[[ Dataset entries, beginning ]]
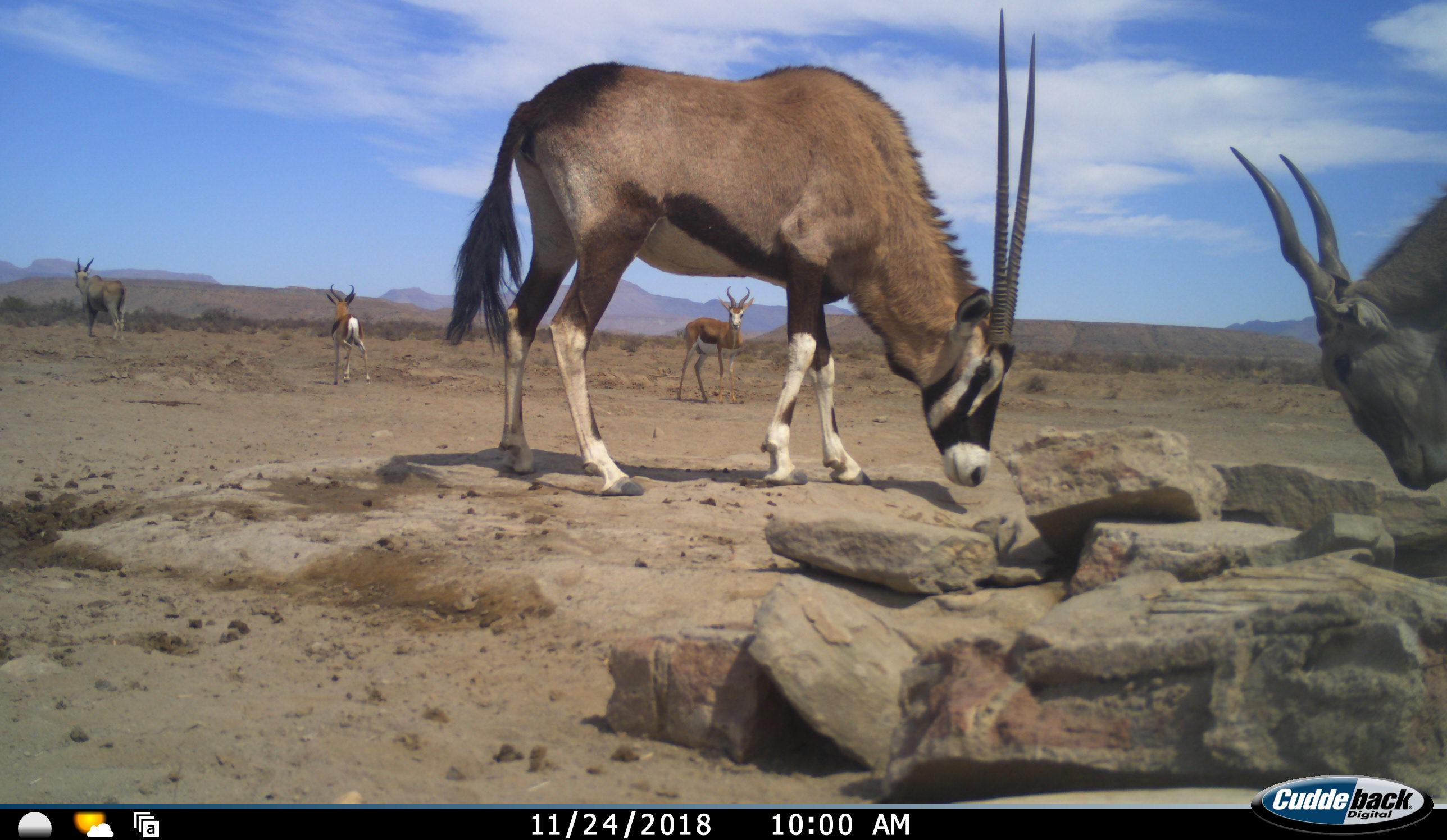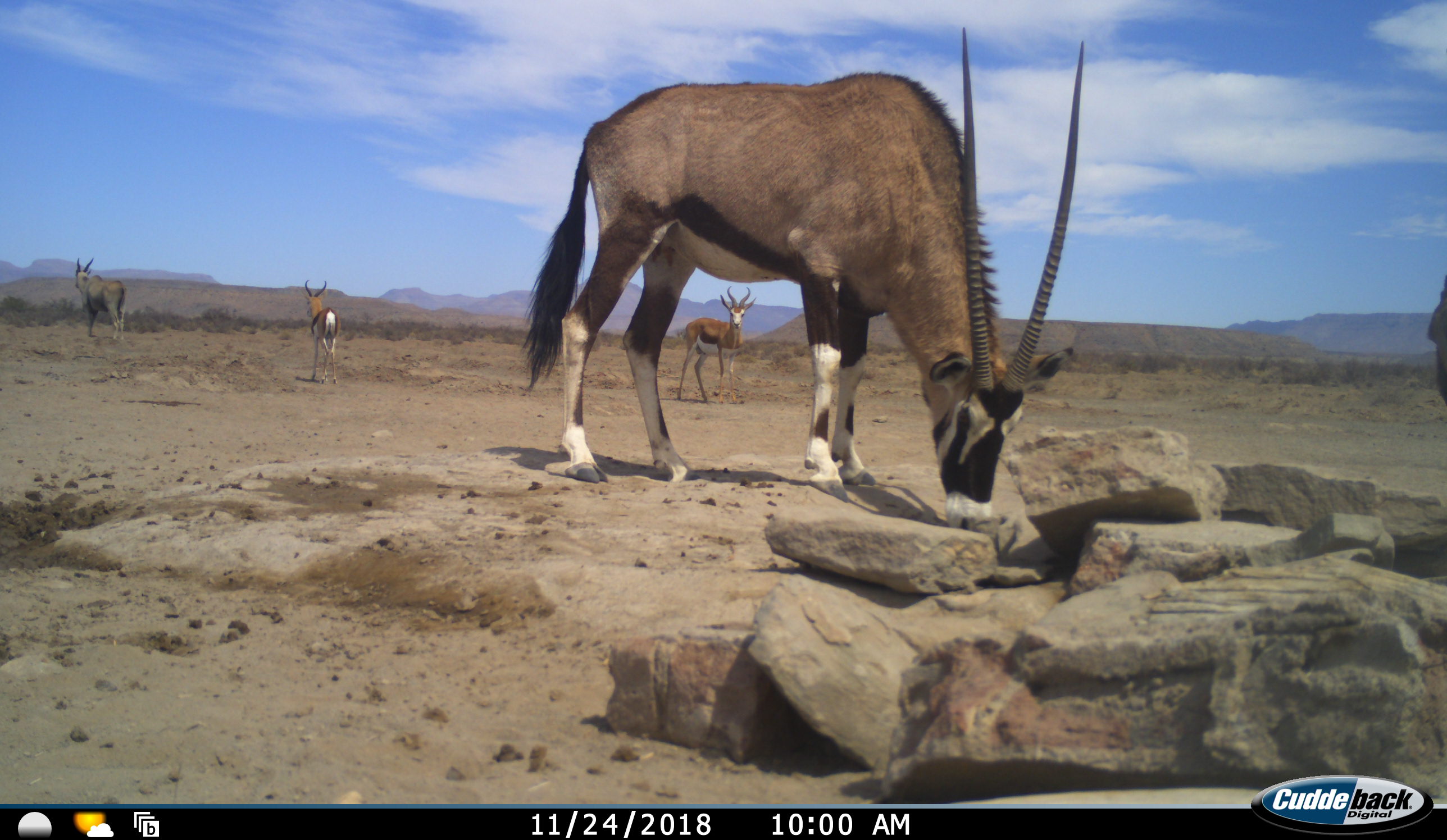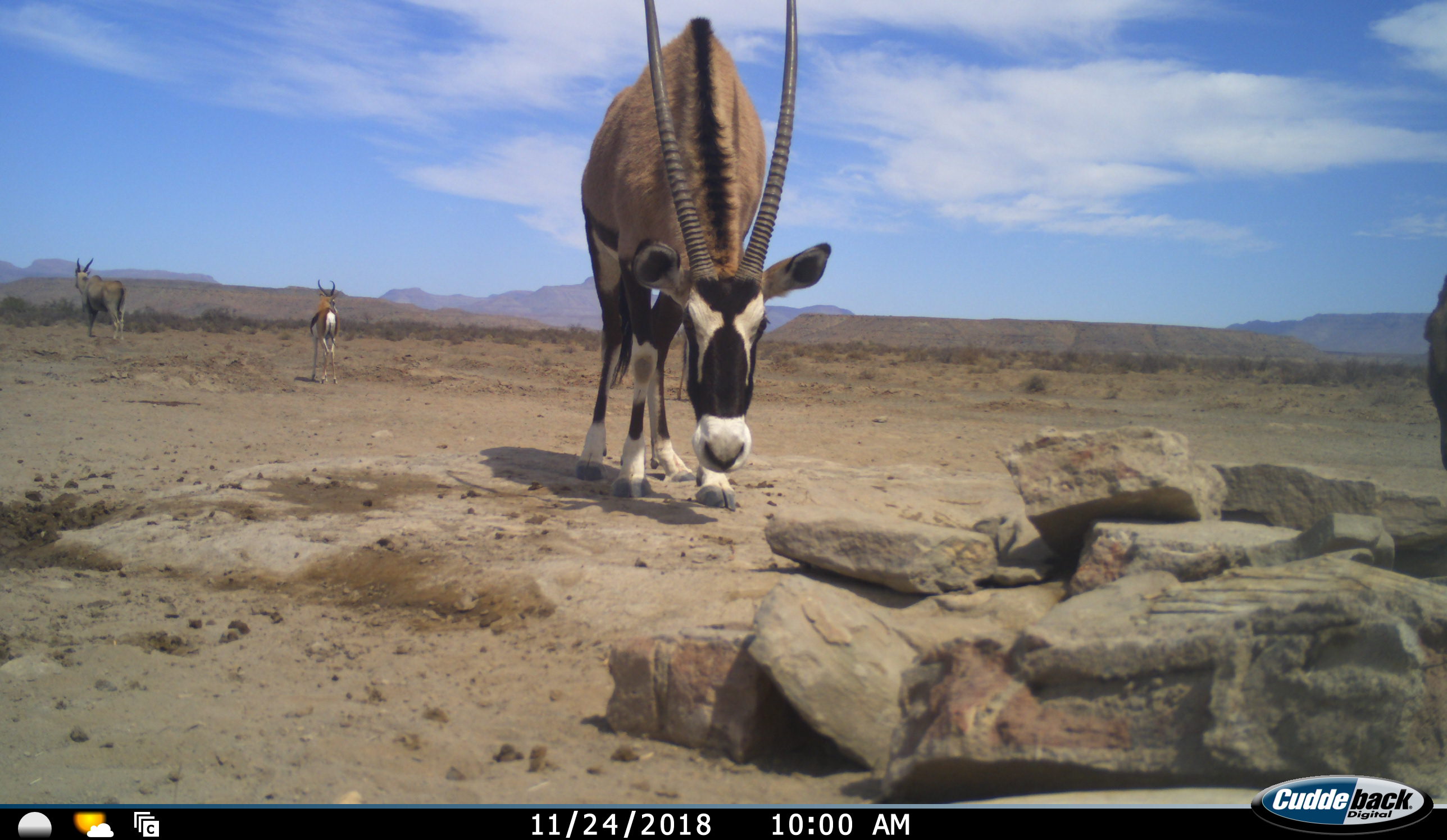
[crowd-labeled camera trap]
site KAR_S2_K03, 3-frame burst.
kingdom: Animalia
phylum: Chordata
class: Mammalia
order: Artiodactyla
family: Bovidae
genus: Tragelaphus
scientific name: Tragelaphus oryx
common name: eland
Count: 2.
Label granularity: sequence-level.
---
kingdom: Animalia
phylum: Chordata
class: Mammalia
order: Artiodactyla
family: Bovidae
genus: Oryx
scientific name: Oryx gazella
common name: gemsbok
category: oryx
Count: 1.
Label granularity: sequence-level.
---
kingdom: Animalia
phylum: Chordata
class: Mammalia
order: Artiodactyla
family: Bovidae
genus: Antidorcas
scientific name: Antidorcas marsupialis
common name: springbok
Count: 2.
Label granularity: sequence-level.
[[ Dataset entries, end ]]
▶ [What you will do]
The records, exactly as written but without images, should be returned.

▶ [Solution to this exercise]
[crowd-labeled camera trap]
site KAR_S2_K03, 3-frame burst.
kingdom: Animalia
phylum: Chordata
class: Mammalia
order: Artiodactyla
family: Bovidae
genus: Tragelaphus
scientific name: Tragelaphus oryx
common name: eland
Count: 2.
Label granularity: sequence-level.
---
kingdom: Animalia
phylum: Chordata
class: Mammalia
order: Artiodactyla
family: Bovidae
genus: Oryx
scientific name: Oryx gazella
common name: gemsbok
category: oryx
Count: 1.
Label granularity: sequence-level.
---
kingdom: Animalia
phylum: Chordata
class: Mammalia
order: Artiodactyla
family: Bovidae
genus: Antidorcas
scientific name: Antidorcas marsupialis
common name: springbok
Count: 2.
Label granularity: sequence-level.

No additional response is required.